Queste le parole di Baiano, che analizza così il match. «Sinceramente, alla luce della prestazione, sono dispiaciuto per il risultato. A mio modo di vedere, infatti, meritavamo la vittoria essendo riusciti a mettere in difficoltà una squadra forte come il Lentigione. L’approccio è stato ottimo, forse siamo mancati un po’ sotto porta ma la prova dei miei ragazzi rimane assolutamente positiva. Devo ammettere che non abbiamo quasi mai sbagliato approccio durante la stagione, anche col Sant’Angelo, in cui arrivò un gol a bruciapelo, non era stato un problema di approccio quanto più di disattenzione. Di fatto anche contro i gialloblù abbiamo concesso solo due calci d’angolo – su uno dei quali abbiamo rischiato -, ma d’altronde mancandoci i centimetri di Viscomi e Remedi era preventivatile patire un po’ sui calci piazzati. Con un pizzico di cinismo in più avremmo potuto vincere anche questa, ma comunque i complimenti alla mia squadra sono doverosi, oggi l’Aglianese ha giocato una gran partita».
L’ANALISI DI IACOPONI
Si accoda alle parole di Baiano Iacoponi, che vede il bicchiere mezzo pieno. «È stato un match combattuto, non semplice.
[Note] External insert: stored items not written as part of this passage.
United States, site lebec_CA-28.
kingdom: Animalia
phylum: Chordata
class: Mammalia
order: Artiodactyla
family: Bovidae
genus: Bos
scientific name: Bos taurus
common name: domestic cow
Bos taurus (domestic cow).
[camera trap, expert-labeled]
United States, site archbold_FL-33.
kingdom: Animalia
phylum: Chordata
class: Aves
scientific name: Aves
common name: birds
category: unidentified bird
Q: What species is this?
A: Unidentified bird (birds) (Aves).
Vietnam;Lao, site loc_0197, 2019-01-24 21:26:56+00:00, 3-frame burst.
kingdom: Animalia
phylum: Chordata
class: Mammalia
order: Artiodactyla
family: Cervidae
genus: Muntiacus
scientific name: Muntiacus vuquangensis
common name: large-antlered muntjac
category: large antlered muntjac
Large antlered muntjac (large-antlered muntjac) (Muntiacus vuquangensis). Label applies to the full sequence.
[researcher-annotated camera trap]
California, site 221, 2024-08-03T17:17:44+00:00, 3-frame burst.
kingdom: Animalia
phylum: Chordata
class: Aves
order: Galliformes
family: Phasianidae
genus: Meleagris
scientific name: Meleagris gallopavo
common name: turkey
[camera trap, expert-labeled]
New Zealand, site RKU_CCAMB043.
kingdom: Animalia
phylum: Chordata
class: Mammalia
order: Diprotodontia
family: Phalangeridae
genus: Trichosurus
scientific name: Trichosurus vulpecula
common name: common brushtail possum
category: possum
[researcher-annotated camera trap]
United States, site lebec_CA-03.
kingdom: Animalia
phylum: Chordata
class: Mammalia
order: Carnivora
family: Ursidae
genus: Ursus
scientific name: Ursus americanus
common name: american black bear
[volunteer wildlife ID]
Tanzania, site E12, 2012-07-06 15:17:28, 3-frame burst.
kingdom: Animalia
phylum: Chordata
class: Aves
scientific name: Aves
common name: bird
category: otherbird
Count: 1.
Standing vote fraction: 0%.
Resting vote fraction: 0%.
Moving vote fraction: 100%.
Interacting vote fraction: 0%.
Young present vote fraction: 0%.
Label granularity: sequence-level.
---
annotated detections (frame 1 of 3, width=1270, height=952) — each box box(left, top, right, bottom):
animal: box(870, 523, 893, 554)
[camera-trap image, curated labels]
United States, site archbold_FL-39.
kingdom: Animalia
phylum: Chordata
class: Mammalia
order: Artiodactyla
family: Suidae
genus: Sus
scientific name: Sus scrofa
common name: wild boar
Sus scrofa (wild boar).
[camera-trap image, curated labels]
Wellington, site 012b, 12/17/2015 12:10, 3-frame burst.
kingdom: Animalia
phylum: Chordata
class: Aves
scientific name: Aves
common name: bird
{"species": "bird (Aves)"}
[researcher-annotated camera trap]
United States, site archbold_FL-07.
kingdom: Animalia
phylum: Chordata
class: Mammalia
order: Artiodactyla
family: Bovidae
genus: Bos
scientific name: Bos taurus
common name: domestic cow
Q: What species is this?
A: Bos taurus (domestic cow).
Ovviamente volevamo la vittoria, ma comunque, nonostante non ci siamo riusciti, la prestazione c’è stata. Era infatti altrettanto importante non perdere e continuare la striscia di risultati positivi, cosa che abbiamo fatto anche grazie ad una solidità che ormai sta diventando il nostro marchio di fabbrica. La squadra ha trovato per l’appunto una compattezza importante, che ci permette di difendere meglio rispetto a prima e non patire quando, come in quest’occasione, manca un giocatore di spessore come Viscomi. Adesso andiamo a Ravenna consapevoli di poter dire la nostra, anche se sappiamo di non aver ancora fatto niente e, quindi, di dover proseguire così».